# [Material]
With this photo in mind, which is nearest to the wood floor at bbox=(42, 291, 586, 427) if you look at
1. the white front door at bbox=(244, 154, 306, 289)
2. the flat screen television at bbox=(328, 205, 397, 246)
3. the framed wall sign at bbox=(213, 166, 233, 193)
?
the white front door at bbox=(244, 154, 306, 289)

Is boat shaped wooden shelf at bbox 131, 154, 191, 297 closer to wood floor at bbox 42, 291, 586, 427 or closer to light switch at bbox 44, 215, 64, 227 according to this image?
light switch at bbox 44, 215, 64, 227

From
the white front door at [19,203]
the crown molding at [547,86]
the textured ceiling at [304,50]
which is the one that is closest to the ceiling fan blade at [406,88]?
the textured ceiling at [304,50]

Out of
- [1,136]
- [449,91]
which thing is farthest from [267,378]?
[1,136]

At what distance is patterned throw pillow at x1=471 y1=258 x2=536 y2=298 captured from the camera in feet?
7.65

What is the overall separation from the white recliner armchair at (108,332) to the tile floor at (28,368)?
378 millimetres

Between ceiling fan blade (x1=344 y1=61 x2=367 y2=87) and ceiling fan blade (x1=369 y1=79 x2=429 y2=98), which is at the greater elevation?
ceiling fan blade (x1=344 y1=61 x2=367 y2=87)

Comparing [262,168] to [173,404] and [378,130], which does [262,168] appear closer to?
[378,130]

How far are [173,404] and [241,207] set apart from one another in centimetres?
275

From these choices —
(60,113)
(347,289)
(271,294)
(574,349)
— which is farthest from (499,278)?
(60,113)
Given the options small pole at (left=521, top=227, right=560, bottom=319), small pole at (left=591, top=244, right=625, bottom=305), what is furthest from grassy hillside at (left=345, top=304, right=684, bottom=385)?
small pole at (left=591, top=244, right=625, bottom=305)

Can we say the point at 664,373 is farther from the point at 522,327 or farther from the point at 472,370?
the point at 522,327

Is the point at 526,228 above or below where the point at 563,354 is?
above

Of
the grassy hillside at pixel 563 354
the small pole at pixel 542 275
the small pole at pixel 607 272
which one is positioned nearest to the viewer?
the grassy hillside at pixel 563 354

# [The exercise]
Output exactly the lines between the one containing "From these choices —" and the final line above, both inclusive.

# [Answer to this exercise]
From these choices —
(60,113)
(347,289)
(271,294)
(574,349)
— which is farthest from (499,278)?
(60,113)
Given the options small pole at (left=521, top=227, right=560, bottom=319), small pole at (left=591, top=244, right=625, bottom=305), what is furthest from grassy hillside at (left=345, top=304, right=684, bottom=385)?
small pole at (left=591, top=244, right=625, bottom=305)

Can we say the point at 664,373 is farther from the point at 522,327 or farther from the point at 472,370?
the point at 522,327

Is the point at 526,228 above or below where the point at 563,354 is?
above

Of
the grassy hillside at pixel 563 354
the small pole at pixel 542 275
the small pole at pixel 607 272
which one is positioned nearest to the viewer?
the grassy hillside at pixel 563 354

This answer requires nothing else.